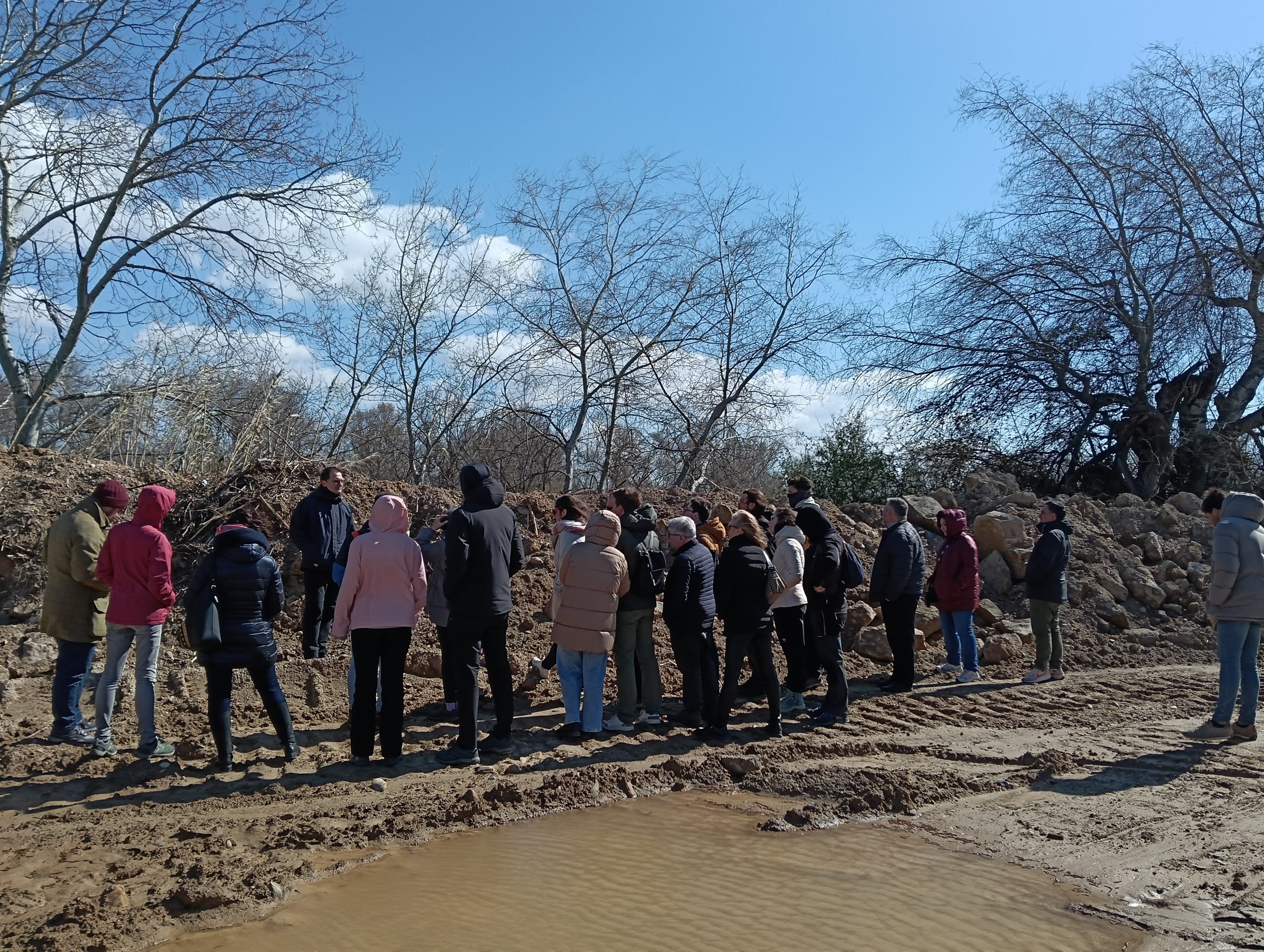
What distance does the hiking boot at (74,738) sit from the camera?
6684mm

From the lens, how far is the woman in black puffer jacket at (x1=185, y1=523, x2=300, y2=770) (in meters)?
6.21

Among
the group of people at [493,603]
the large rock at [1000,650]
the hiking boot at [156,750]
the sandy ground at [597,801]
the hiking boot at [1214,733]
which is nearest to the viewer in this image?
the sandy ground at [597,801]

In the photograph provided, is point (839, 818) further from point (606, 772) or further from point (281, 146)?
point (281, 146)

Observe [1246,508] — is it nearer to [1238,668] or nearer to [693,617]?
[1238,668]

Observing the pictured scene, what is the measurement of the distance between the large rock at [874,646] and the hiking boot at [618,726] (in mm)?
3837

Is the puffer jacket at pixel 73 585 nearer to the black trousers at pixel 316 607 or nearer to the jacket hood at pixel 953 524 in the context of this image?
the black trousers at pixel 316 607

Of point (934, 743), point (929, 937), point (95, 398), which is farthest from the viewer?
point (95, 398)

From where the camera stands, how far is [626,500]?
25.0 ft

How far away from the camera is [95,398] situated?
527 inches

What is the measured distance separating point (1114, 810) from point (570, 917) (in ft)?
11.7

━━━━━━━━━━━━━━━━━━━━

* [Stated task]
Copy word for word every line from the one containing "In the photograph" through the last line of the rows, both included.

* [In response]
In the photograph provided, is point (839, 818) further from point (606, 772) or further from point (281, 146)?
point (281, 146)

Observe [1246,508] — is it nearer to [1238,668] or nearer to [693,617]?
[1238,668]

Observing the pictured scene, what is the measurement of the distance between the large rock at [874,646] and the hiking boot at [618,726] (in mm)?
3837

Is the puffer jacket at pixel 73 585 nearer to the black trousers at pixel 316 607 or nearer to the jacket hood at pixel 953 524 in the context of this image?
the black trousers at pixel 316 607

Of point (934, 743), point (929, 937), point (95, 398), which is farthest from the viewer?
point (95, 398)

From where the camera stands, how far is [626,500]?
25.0 ft

How far away from the camera is [95,398] situated?
527 inches

What is the measured distance separating point (1114, 810) from point (570, 917) (in ft)?
11.7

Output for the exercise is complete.